**What to work on**
A. In the tuples article, which helper interface allows accessing tuple elements by name?
B. Retype the part of the tuples article that opens with the words containing "In other words, we" and closes with "you can download.".

[Tuples]

Introduction

Sunday, March 06, 2005

With the introduction of generics in Whidbey, we are relieved of writing our own type safe collection classes:

IList<Foo> foos = new List<Foo>();

What's less known is that, with some ground work, we can often skip the task of defining the element type for these type-safe collections as well:

ITuple<string, int> foo = new Tuple<string, int>("UeberFoo", 5);

In other words, we can create complex type-safe data structures in an ad-hoc fashion:

IList<ITuple<string, int>> foos = new List<ITuple<string, int>>();
foos.Add(new Tuple<string, int>("UeberFoo", 5));

Note that compatibility among type parameters does not imply compatibity of so constructed types: there is no covariance among generic containers. While Tuple derives from ITuple, the constructed list type is "of ITuple", and you can't assign a "list of Tuple" to the foos variable, even though you can add a Tuple object to the list. Don't worry.

Resources

The idea is inspired by a new part of the C++ standard library, which is also called tuples. Information is available on the web.

I have written a demo project which you can download.

Type Overview

Let's make sense of the types.

Basic Interfaces

Everyone here implements ITuple, which does nothing more than informing about the number of elements in the tuple.

Then, there are the generic ITuple overloads, each introducing one more element, up to five elements. These inherit form each other, so the constructed types are compatible. These interfaces are implemented by the default tuple classes (see below), as well as any interested class (we'll see that, too).

Then, there are some helper interfaces which aren't so interesting from a generics point of view, but some are nevertheless implemented by the default tuple classes, because they are useful for dynamic processing. These are IRandomAccessTuple (allows accessing tuple elements by numeric index), IArrayAccessTuple (allows accessing all elements at once), and INamedAccessTuple (allows accessing elements by name). All of these operations involve boxing, however.

Default Implementations

These implement the five generic ITuple overloads, as well as the IRandomAccessTuple and IArrayAccessTuple helper interfaces. Access by name is not implemented here.

Note that the implemenation of the helper interfaces could use less code, but the price would be even more boxing. But that's not our focus here.

**Stored data**
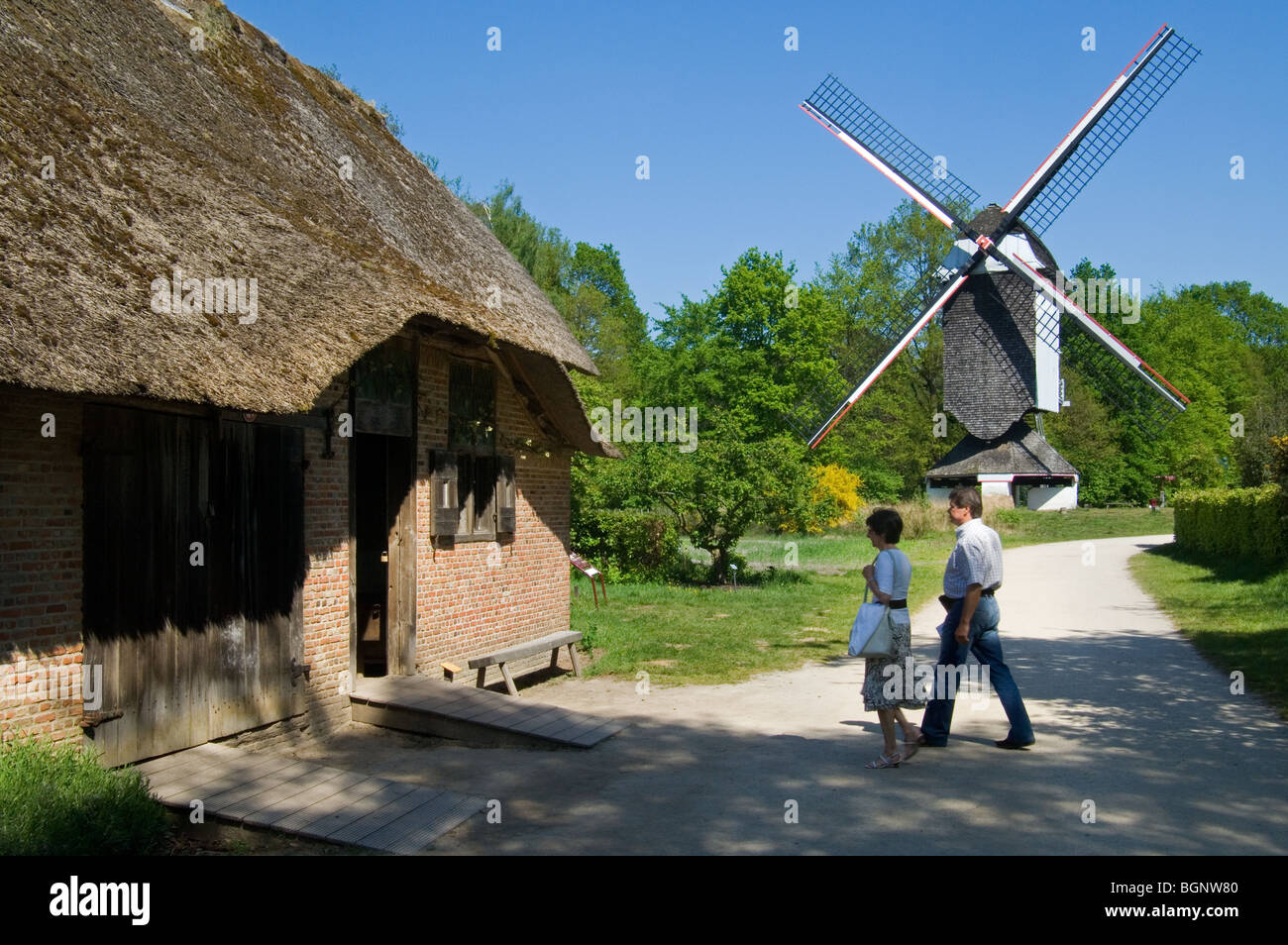 Il mulino a vento Standerd e i turisti in visita a una tradizionale casa colonica presso l'open air museum Bokrijk, Belgio Foto Stock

**Task results**
A. INamedAccessTuple

B.
In other words, we can create complex type-safe data structures in an ad-hoc fashion:

IList<ITuple<string, int>> foos = new List<ITuple<string, int>>();
foos.Add(new Tuple<string, int>("UeberFoo", 5));

Note that compatibility among type parameters does not imply compatibity of so constructed types: there is no covariance among generic containers. While Tuple derives from ITuple, the constructed list type is "of ITuple", and you can't assign a "list of Tuple" to the foos variable, even though you can add a Tuple object to the list. Don't worry.

Resources

The idea is inspired by a new part of the C++ standard library, which is also called tuples. Information is available on the web.

I have written a demo project which you can download.